I don’t know how much the train costs, but I’m sure it’s worth it. I’m just not sure how to pay this worthy amount. If you try and go to ticket booth (the signage was completed before abandonment) you’ll find it boarded over. Personally I decided not to focus on paying, which shouldn’t have to be ones focus in pursuits such as this but should come naturally as part of the process, and simply concentrated on riding the train, which the abandoned ticket counter might discourage one from. Then, with all moral apprehensions at rest for the time being, simply by climbing several staircases (ignoring the escalator signs, although you may later spot an escalator incised somehow into the concrete mass, not running of course) you’ll emerge onto a platform and, astonishingly, other people will be waiting there as well, on the platform, presumably for this very train you’ve heard so much from.

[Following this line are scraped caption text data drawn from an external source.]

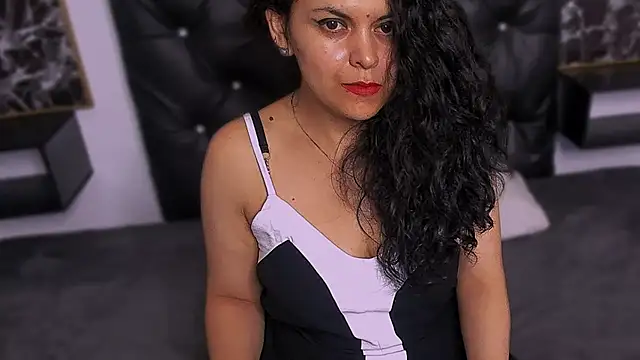 Snapshot of scarlett_w0lf chatting on March 18, 6:04 pm scarlett w0lf online show from March 18, 6:04 pm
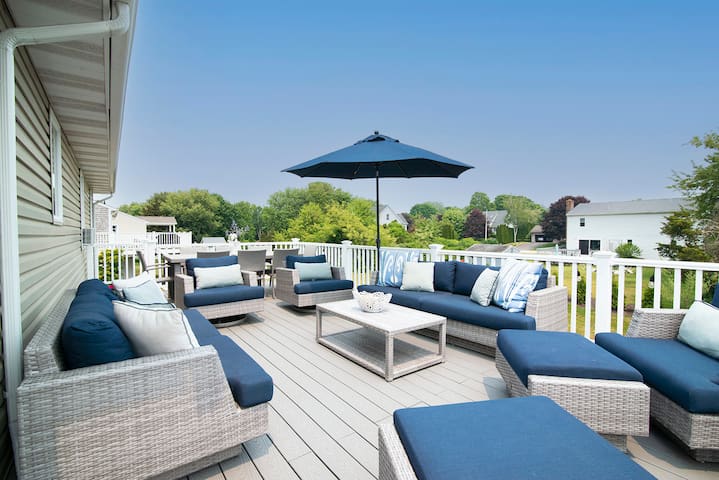 Coastal Vibes – Includes Beach Pass gallery image 2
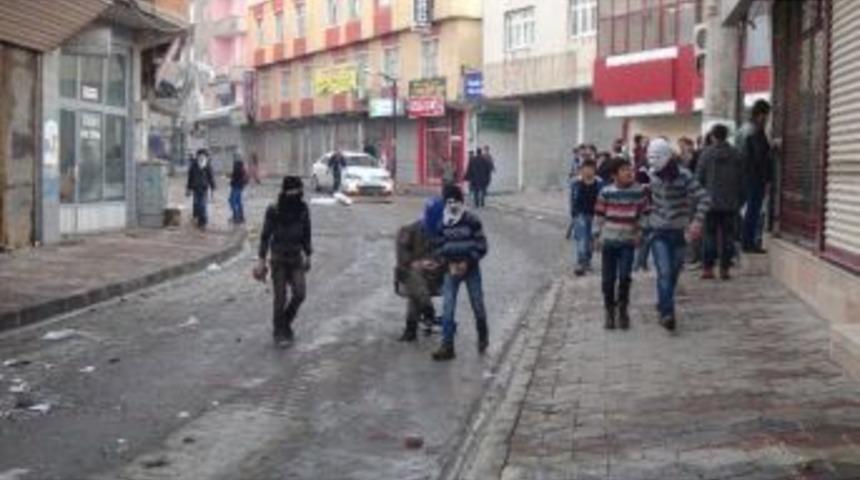 Şırnak’ta Polisten Yüzü Maskeli Gruba Müdahale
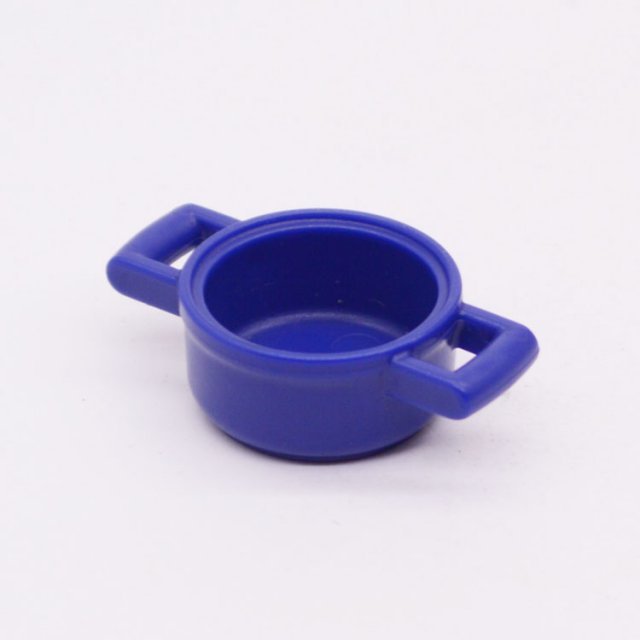 Playmobil 30614550 01 Kookpot Rond Blauw - Cooking Pot Round Blue ,  groot uit kunststof in de kleur blauw. Geschikt vanaf 3+.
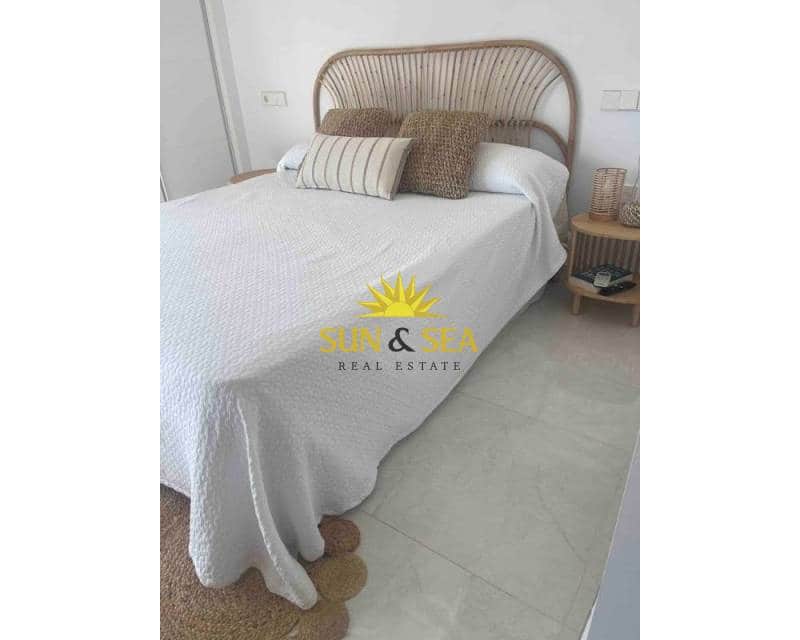 2 bedroom Apartment for rent in Jacarilla with pool garage - € 650 (Ref: 9432082)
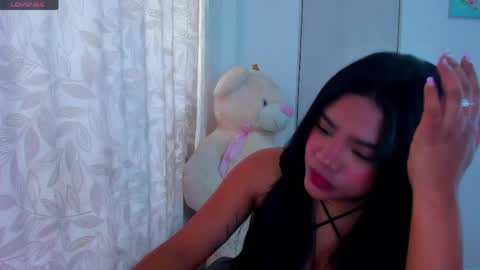 Snapshot of carolinalovehot chatting on April 28, 2026, 1:38 pm Carolina online show from April 28, 2026, 1:38 pm
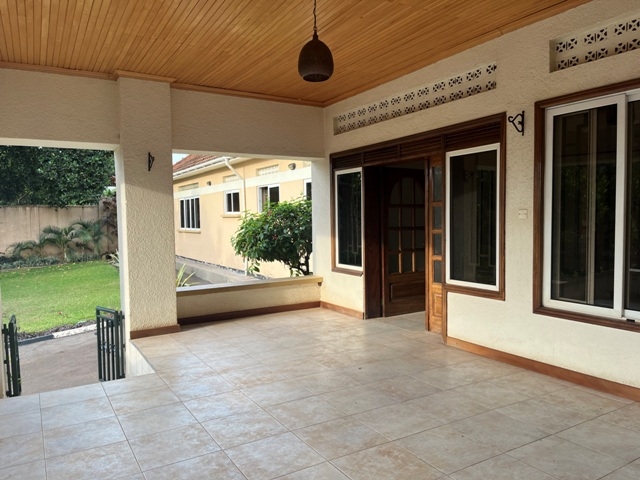 Bungalow for sale in Bugoloobi Kampala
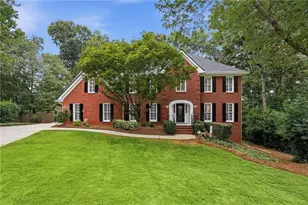 1071 Lake Washington Dr, Lawrenceville, GA 30043 - Photo 1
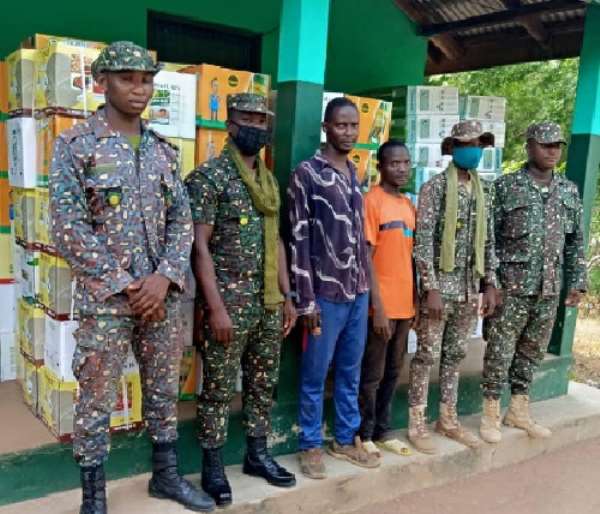 Immigration Intercepts Smuggled Agric Items At Saboba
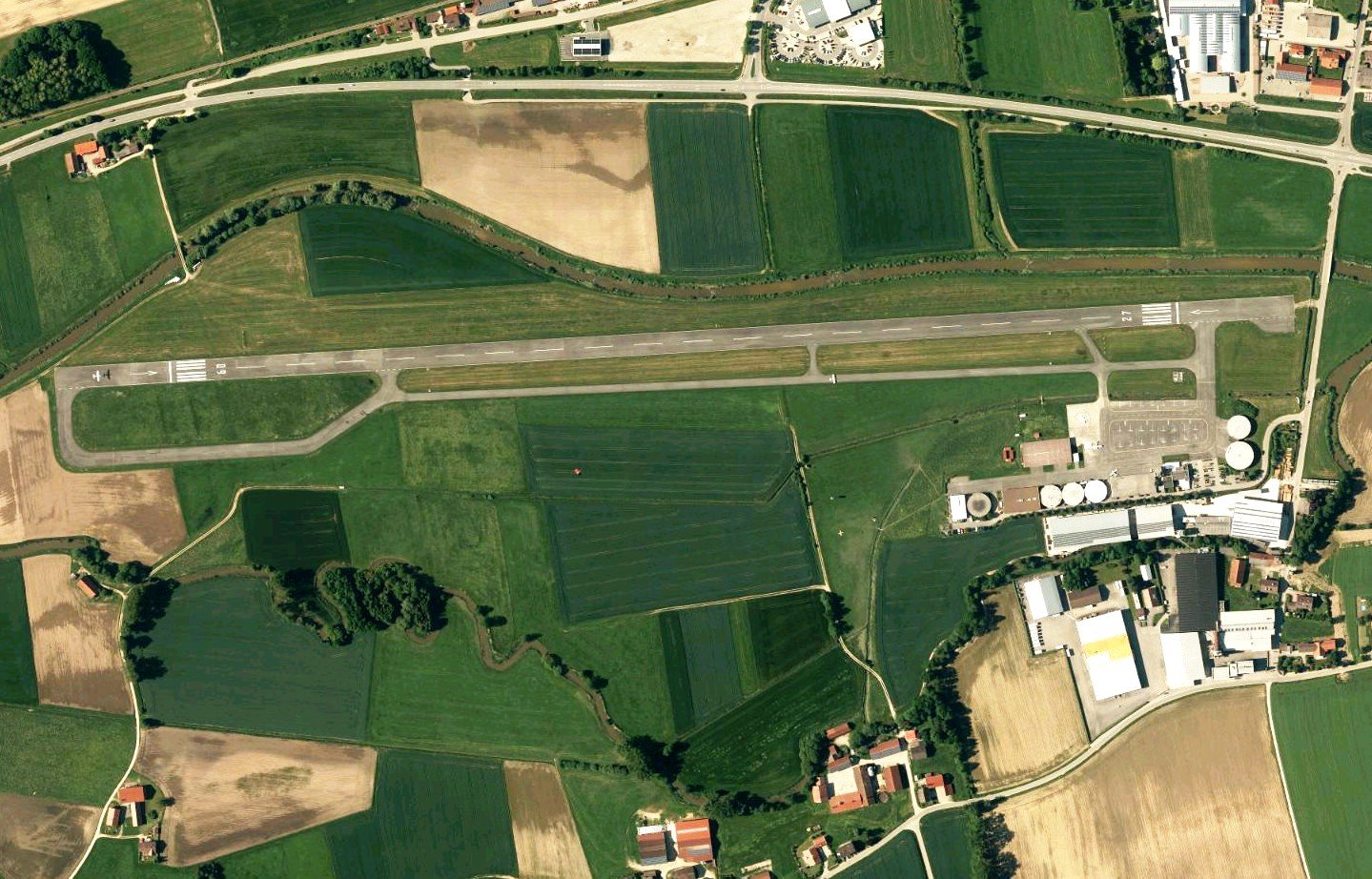 Luftaufnahme der Bayerischen Vermessungsverwaltung: Flugplatz Eggenfelden im Landkreis Rottal-Inn, Bayern. | Eggenfelden in Germany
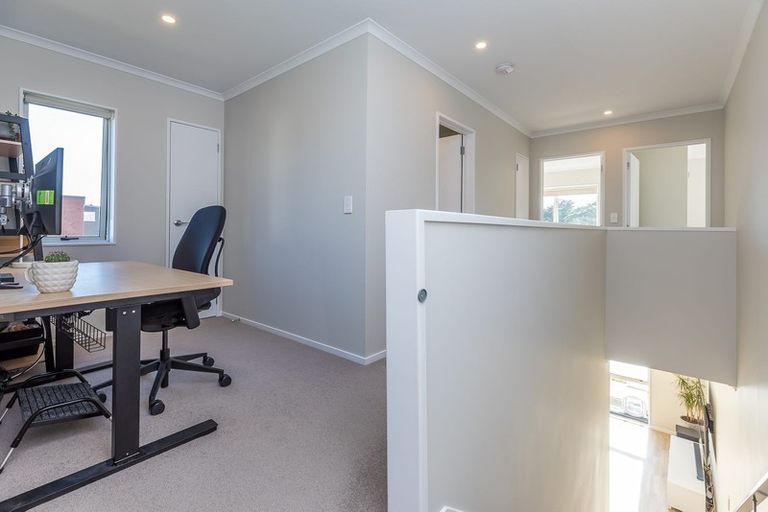 Photo of property in 14 Manutewhau Road, Massey, Auckland, 0614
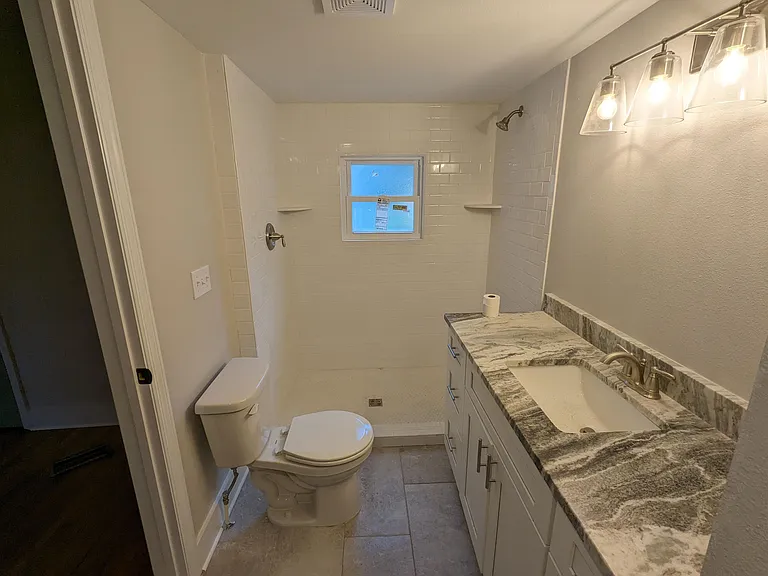 170 W Cherokee St — Photo 16
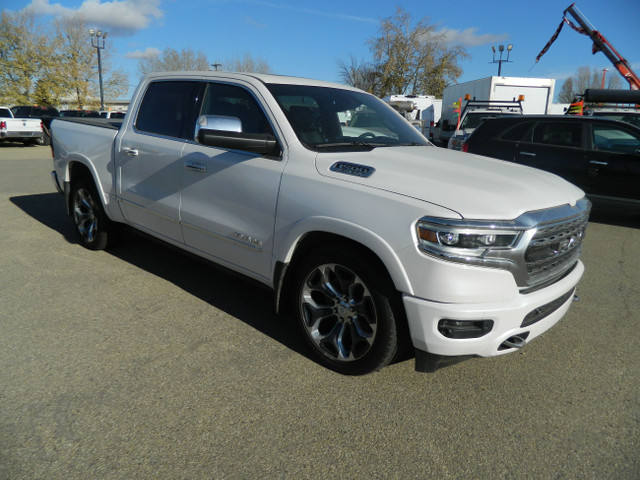2019 Dodge RAM 1500 LIMITED EDITION /ONLY 32 000 KMS in Cars & Trucks in Edmonton
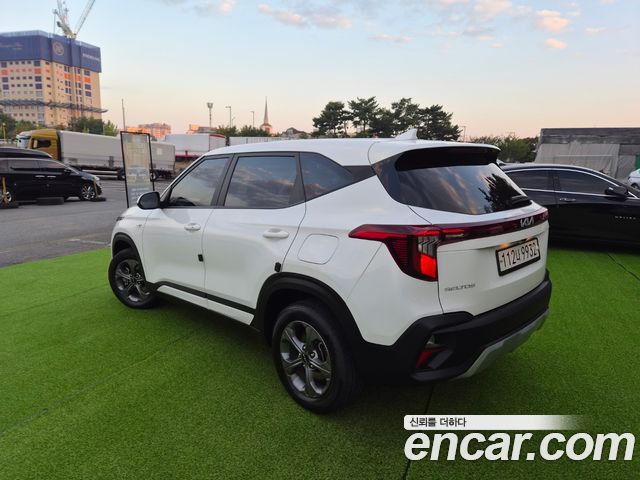 Kia Seltos из Кореи Encar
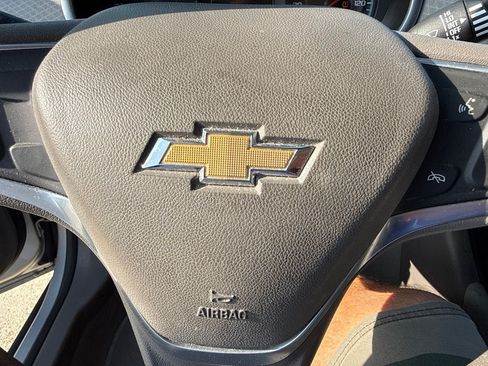 Used 2022 Chevrolet Malibu LS FWD image 27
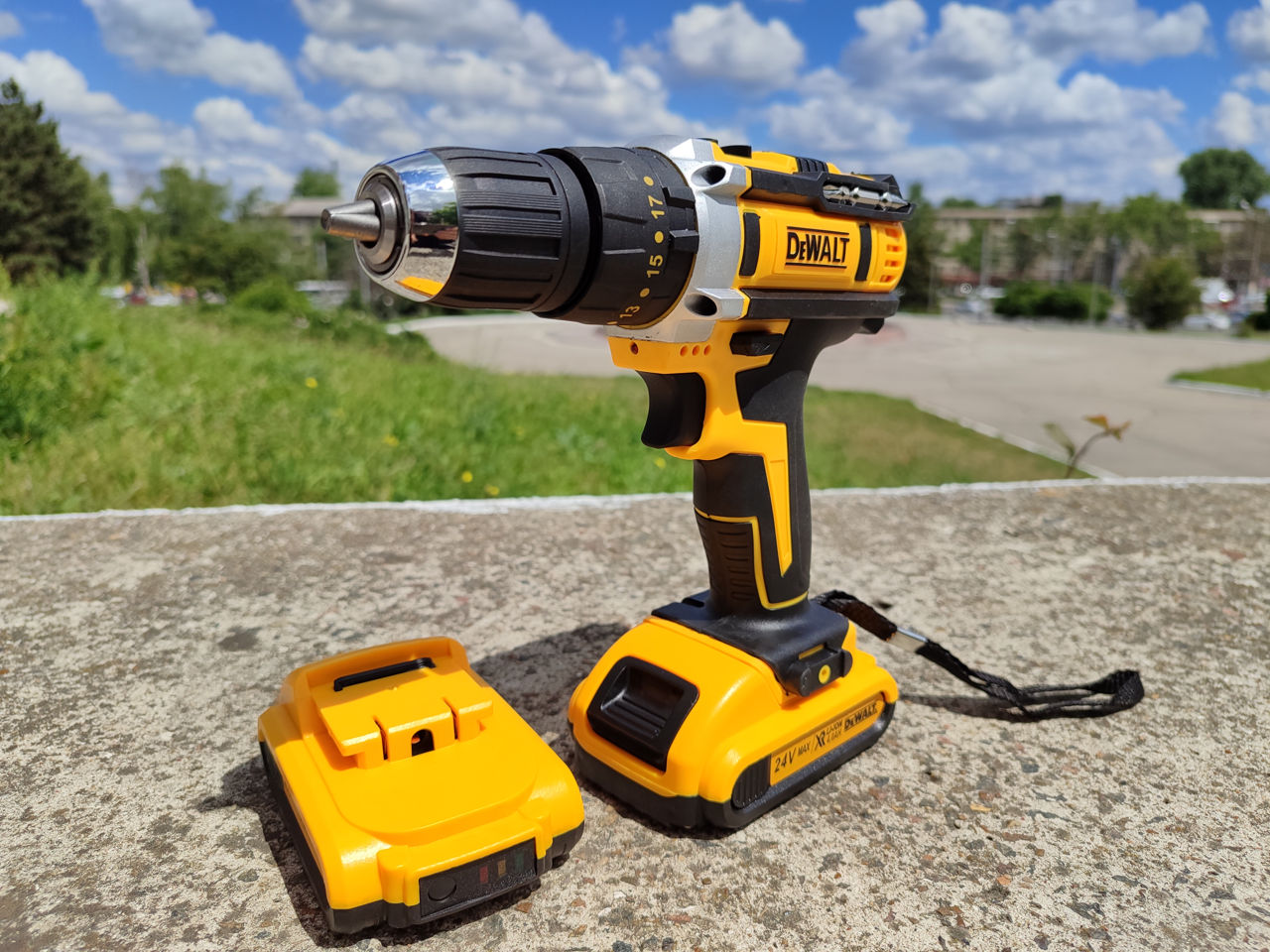Новый ударный шуруповёрт DeWalt 24v с насадками в наборе. 2 аккумулятора foto 4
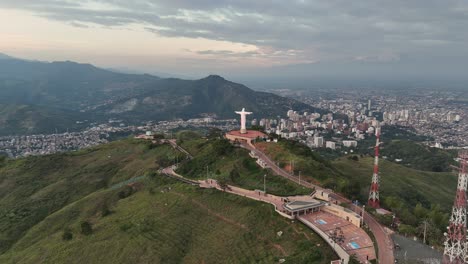 Drone-shot-of-Cristo-Rey-monument-overlooking-Cali,-Colombia,-from-its-mountaintop-location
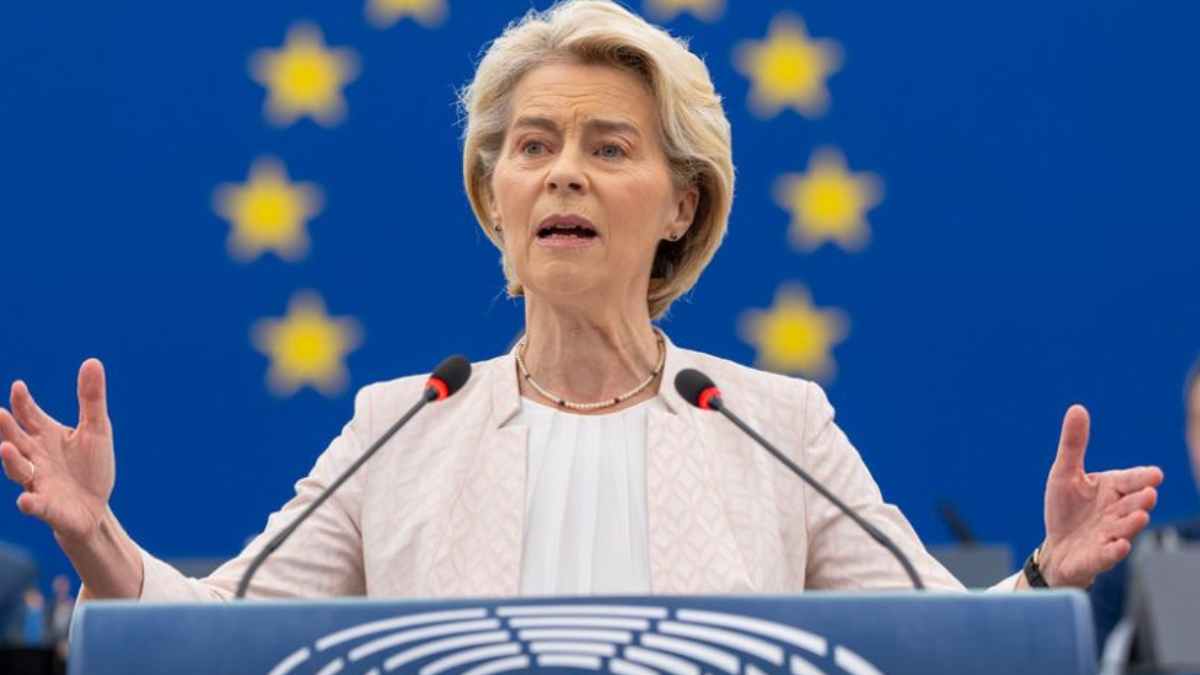 Ursula von der Leyen, Presidenta de la Comisión de la Unión Europea, explica la prohibición de llevar baterías portátiles en equipaje facturado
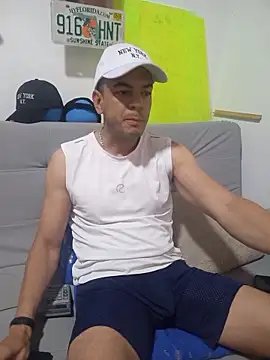 latinmartin73 online show from 10-26-25, 01:33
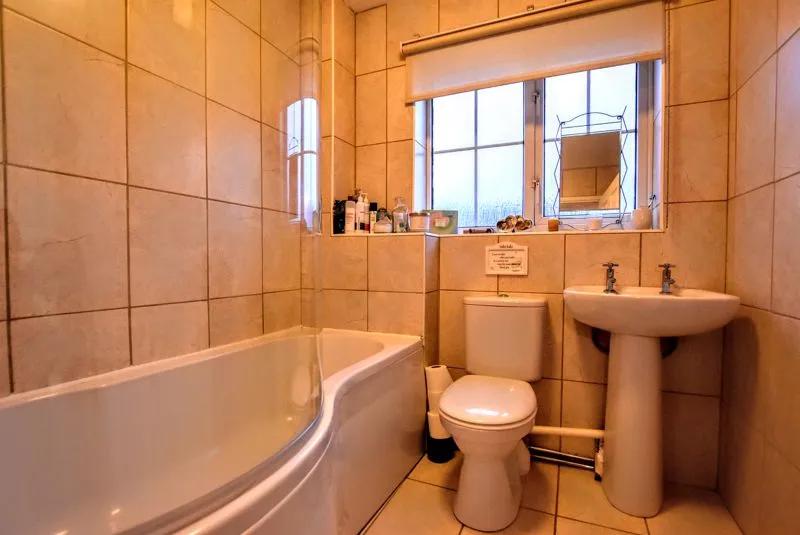 Muddiford Lane, Furzton, Milton Keynes, Buckinghamshire, MK4 1LS, photo 10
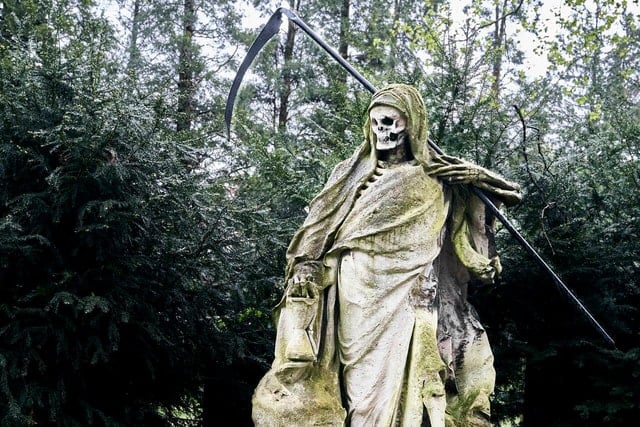 Melaten Cemetery Tour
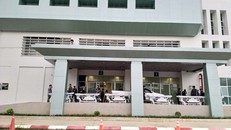 Cổng bệnh viện Prachanukroh - nơi các thành viên đội bóng điều trị. (Ảnh: Hoàng Việt)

Anyways I found myself on the train, standing by the open door staring out at the city from above, seeing the slums and poverty and windy roads from a new perspective, sweaty and late for work after an unsuccessful attempt at getting train tickets, thinking about something totally banal. Something I’d thought of thousands of times over and over again. Something like lunch or work. And I looked around and I’m pretty sure that’s what most other people were thinking about as well, aside from a spattering of loved ones and lost ones and past ones intruding into several psyches. And we were all on the Chennai city train, some of us for the first time, most of us not for the last, passing by the outside world full of offices with people stretching, weighing our luck for the day or maybe just relaxing, our spiritual-somethings’ woven together for that brief instant, contained safely within the train.
What does this mean? Maybe I’ve been in India for too long to further avoid spiritual reference. Maybe I should listen to music on the train to avoid such tangents. Maybe nothing.
I think something to do with frame of reference, like when you’re sitting on the idle train and you feel like you’re beginning to move but it’s only the train next to you. Or when two trains pass each other and it seems like you’re going twice as fast from inside either train. Or when you hear the train from office or see the office from the train. This is just what I think though, and it could simply be a result of me writing about trains for so long that they’ve traveled all the way to my critical thinking capacities, choo-chooing all-the-while.
(By the way, I hate this blog entry, but since I wrote it I thought I might as well post it. I don't think it means anything.)